Of course, as we only see others through our own standards (the basic problem among us), there are plenty of equally well-qualified folk cautioning against this enterprise for fear that other sapient beings will share our own inclination for conquest and colonization – wouldn’t that would put a new spin on our history!

In truth, I believe the scientists involved and wanting this are looking more for rescue than anything else; this is a message of “Is anyone out there? Come and get us out of here, for goodness’ sake!”

Well, well. We science fiction writers, those fantasy writers, comic books creators, sci-fi movie script writers – not only them but also the purveyors of mythology, those who declare deities back to our earliest days – have all produced a long line of very varied imagined creatures who are not of this earth. Many have been worshipped, feared, admired, loved. Perhaps some of this scientific team who are seriously reaching out secretly hope that God is out there and will finally hear a plea written in math.

There is no need on this page to outline (again) the many reasons why one might call for rescue. Surely this is the ultimate, the grand finale of moments when we are at our absolutely most insane. When the ways out of the craziness of the world’s problems feel as though they are insurmountable – but why? There are always possibilities, as Spock used to say and I believe that too but we have to see them and want them and do something about them, not just carry on as usual, as unusual, as so extreme. For the scientists scribbling like mad to anyone anywhere, this is sort-of a positive measure, right on key for crazy – quite in line with current affairs.

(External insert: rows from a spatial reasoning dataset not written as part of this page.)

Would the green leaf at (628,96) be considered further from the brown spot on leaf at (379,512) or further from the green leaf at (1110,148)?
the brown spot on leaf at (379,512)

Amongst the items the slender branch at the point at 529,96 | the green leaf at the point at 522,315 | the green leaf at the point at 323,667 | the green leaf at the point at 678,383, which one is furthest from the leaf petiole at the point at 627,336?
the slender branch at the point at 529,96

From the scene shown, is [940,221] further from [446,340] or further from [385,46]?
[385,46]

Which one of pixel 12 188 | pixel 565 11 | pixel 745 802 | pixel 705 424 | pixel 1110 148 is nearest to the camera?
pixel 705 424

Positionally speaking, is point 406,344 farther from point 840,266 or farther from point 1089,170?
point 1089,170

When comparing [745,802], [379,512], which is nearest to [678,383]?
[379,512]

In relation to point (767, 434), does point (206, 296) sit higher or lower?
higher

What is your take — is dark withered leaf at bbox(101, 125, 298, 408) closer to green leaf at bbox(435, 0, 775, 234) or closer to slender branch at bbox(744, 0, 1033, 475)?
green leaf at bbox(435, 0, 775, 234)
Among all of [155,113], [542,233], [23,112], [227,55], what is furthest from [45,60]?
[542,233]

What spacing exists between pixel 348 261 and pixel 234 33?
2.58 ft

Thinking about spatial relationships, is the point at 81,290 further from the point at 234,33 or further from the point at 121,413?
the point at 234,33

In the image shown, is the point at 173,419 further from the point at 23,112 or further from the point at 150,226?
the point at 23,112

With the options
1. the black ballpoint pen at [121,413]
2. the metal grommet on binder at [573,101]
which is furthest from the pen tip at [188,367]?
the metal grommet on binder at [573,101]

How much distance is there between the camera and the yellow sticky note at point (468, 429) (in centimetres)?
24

There is lots of completely reliable evidence to confirm that we are already being watched. Odd lights and “air bourn ships” have been recorded and documented by impartial and professional pilots of military objectivity, both men and women witnessing the objects while flying their own jets. The “alien” travellers have been seen on radar and have exhibited flight paths impossible for our own pilots and equipment to imitate.

Thus, for many decades there has been no real question whether there is other life besides us here on earth. Who they are and how to have actual, meaningful contact with them are the questions.

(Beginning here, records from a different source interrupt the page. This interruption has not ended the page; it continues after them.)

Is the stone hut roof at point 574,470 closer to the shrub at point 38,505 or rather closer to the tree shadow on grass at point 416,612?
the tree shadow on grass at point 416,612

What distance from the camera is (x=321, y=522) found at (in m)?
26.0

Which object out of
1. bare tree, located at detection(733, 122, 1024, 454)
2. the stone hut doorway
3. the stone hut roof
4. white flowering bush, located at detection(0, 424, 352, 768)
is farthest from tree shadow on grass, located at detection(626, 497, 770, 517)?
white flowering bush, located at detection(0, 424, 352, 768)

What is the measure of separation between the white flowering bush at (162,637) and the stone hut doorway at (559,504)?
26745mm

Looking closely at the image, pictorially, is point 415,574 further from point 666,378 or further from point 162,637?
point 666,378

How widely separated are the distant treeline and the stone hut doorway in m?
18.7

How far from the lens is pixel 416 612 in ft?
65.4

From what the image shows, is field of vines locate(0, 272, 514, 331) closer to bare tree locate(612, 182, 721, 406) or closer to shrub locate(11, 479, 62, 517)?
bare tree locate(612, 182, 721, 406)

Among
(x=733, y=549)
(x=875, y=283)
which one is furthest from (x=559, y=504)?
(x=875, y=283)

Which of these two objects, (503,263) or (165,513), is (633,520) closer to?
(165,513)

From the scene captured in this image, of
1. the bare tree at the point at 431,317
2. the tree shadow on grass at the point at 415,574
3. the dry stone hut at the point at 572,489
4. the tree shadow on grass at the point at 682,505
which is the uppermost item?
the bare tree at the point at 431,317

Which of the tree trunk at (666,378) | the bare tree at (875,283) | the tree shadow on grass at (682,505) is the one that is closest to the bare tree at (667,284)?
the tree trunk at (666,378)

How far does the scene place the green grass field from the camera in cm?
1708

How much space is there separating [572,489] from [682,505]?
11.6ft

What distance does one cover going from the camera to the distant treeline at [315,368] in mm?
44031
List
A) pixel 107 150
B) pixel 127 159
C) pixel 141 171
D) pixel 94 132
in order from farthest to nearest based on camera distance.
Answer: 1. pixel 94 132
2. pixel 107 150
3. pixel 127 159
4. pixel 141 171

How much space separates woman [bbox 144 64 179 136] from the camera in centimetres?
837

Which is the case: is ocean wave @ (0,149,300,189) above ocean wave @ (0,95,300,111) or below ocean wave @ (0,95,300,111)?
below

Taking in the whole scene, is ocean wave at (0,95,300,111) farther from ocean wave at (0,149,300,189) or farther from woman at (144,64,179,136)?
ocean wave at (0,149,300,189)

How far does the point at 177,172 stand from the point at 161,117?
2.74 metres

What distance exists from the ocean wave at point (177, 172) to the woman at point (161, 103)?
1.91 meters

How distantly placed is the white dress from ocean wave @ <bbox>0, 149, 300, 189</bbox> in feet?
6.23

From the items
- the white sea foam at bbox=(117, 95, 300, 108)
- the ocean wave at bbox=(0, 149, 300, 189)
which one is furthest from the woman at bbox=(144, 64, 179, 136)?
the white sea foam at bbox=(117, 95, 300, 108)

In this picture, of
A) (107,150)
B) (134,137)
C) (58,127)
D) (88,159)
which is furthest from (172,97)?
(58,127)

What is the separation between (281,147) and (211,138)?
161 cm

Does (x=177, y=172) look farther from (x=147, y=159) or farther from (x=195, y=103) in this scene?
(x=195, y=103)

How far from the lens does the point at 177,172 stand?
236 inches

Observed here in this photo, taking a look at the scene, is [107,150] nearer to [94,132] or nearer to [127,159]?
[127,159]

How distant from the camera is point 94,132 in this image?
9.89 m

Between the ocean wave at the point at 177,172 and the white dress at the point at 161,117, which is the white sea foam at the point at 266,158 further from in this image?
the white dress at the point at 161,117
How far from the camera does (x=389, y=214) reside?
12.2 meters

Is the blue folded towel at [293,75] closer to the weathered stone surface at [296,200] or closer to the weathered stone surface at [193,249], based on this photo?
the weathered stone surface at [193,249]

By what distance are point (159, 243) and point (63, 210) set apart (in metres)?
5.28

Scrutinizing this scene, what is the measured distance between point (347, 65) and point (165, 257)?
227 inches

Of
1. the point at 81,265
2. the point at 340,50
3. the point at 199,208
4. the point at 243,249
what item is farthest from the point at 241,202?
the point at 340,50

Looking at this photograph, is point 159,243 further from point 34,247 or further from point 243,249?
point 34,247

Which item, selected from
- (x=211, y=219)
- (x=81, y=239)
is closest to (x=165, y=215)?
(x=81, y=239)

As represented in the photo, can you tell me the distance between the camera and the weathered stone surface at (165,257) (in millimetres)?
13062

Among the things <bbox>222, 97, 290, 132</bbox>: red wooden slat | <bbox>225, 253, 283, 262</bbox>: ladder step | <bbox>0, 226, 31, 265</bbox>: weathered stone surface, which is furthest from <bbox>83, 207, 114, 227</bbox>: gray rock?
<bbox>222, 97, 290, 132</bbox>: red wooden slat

In further space news, the James Webb Telescope, a very big Humans-in-Space deal was launched four and a half months ago and has arrived to its designated location of a million kilometres from earth for a series of adjustments for its 18 mirrors to be perfectly aligned. The largest telescope ever to be made and launched, the James Webb telescope is a collaboration of Nasa, European and Canadian scientists and experts. The crafting of the mirrors is in fact the 18 small telescopes that make up the 6.5 metre gold mirror of the telescope, were it to be a whole piece. Cutting and crafting these mirrors took time and skill that produced mirrors so fine as to be at the limit of ingenuity.

The telescope could not have been launched with that mirror at full size. Consequently carved into those 18 segments, they must be aligned to act as one. This was completed in mid-March.

The job of the Webb Telescope is to peer into the Universe where no human eyes have peered before and this is very exciting. Scientists expect to experience revelations about the history of the universe by viewing stars that are millions, billions of years old learning truly how the whole thing began. Big bang or no.

The yearning to know what is beyond our own gravity is money much better spent in this manner than on space crafts. This is not the right time to waste our energy and bucks on sending the brave on trips from which they will not return. All that energy should be directed back to our home planet to cool and control the craziness.

Fascinated as I am by space exploration and discovery, I do harbour the wish that the Webb Telescope will happen upon a mystery: a clouded field in space with boundaries far beyond the scope of the Telescope wherein, in spite of the finest adjustments to the 18 little gold mirrors, they cannot penetrate that cloud to truly define the hint of figures and strange lights tempting them to see better.